Rhodes University: Rhodes University wins national #3MT competition for second year in a row

Rhodes University’s Siphokazi Msengana won first place at the national #3MT competition, securing the University’s position at the top for the second year in a row.

After an internal judging event, hosted by the Centre for Postgraduate Studies (CPGS) and the Postgraduate Liaison Committee, two Rhodes University postgrads were identified to act as representatives for the national leg of the annual three-minute thesis (#3MT) competition.

The competition, hosted by the University of Free State, provides a platform for PhD students to share their cutting-edge findings to an audience with no background in their research area in three minutes or less.

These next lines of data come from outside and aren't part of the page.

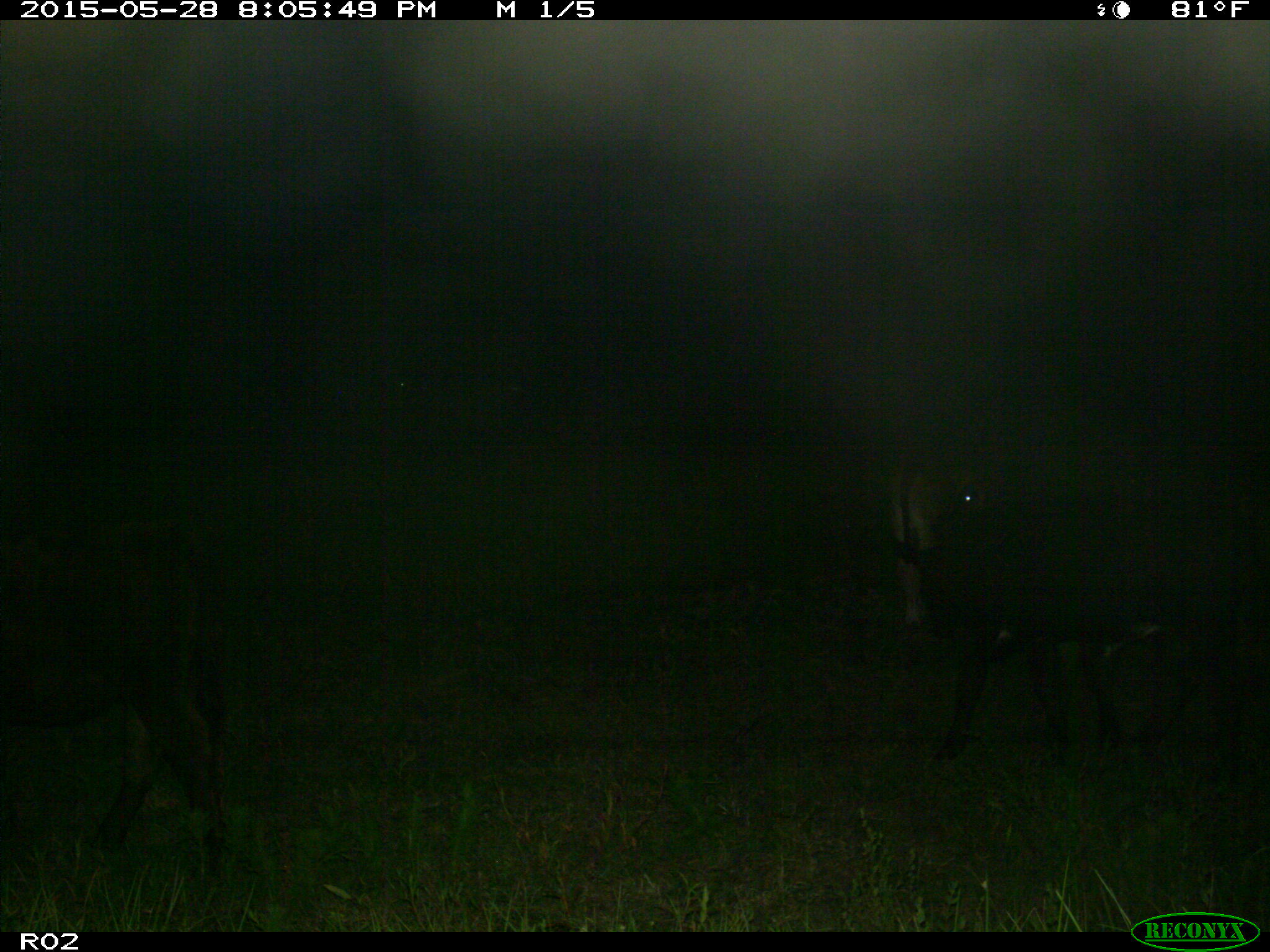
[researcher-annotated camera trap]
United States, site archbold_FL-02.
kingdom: Animalia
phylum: Chordata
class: Mammalia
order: Artiodactyla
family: Bovidae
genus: Bos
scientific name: Bos taurus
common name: domestic cow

“This is only the second year we have entered the competition, and both times we won first place. I think this says a lot about the research calibre of our students and the University as a whole,” said Professor Sioux McKenna, Director of the CPGS.

Overall national winner Siphokazi Msengana received a R15 000 cash prize for her engaging presentation on natural ways to control the cabbage pest, the diamondback moth. The financial and environmental costs of artificial insecticides are prohibitive, but there are effective alternatives available, which Msengana and others in the Entomology and Chemistry Departments are busy investigating.

Her stellar thesis presentation is available here.

According to Prof McKenna, public communication of science is particularly important in an era of fake news and anti-intellectualism. “So, opportunities to share our work with a broader audience are more important than ever,” she said.

Second-place internal winner and fellow Rhodes University representative at the national level, Marina Ngobeni, gave a thought-provoking thesis presentation on the impact of influencers’ credibility on purchase decisions. It can be viewed here.

“At Rhodes University, we foreground the responsibility of producing knowledge as a contribution to the public good. Our studies must result in knowledge that can contribute to social justice and environmental sustainability and to the building of fields of study. The entries in this year’s competition demonstrated exactly this commitment,” Prof McKenna concluded.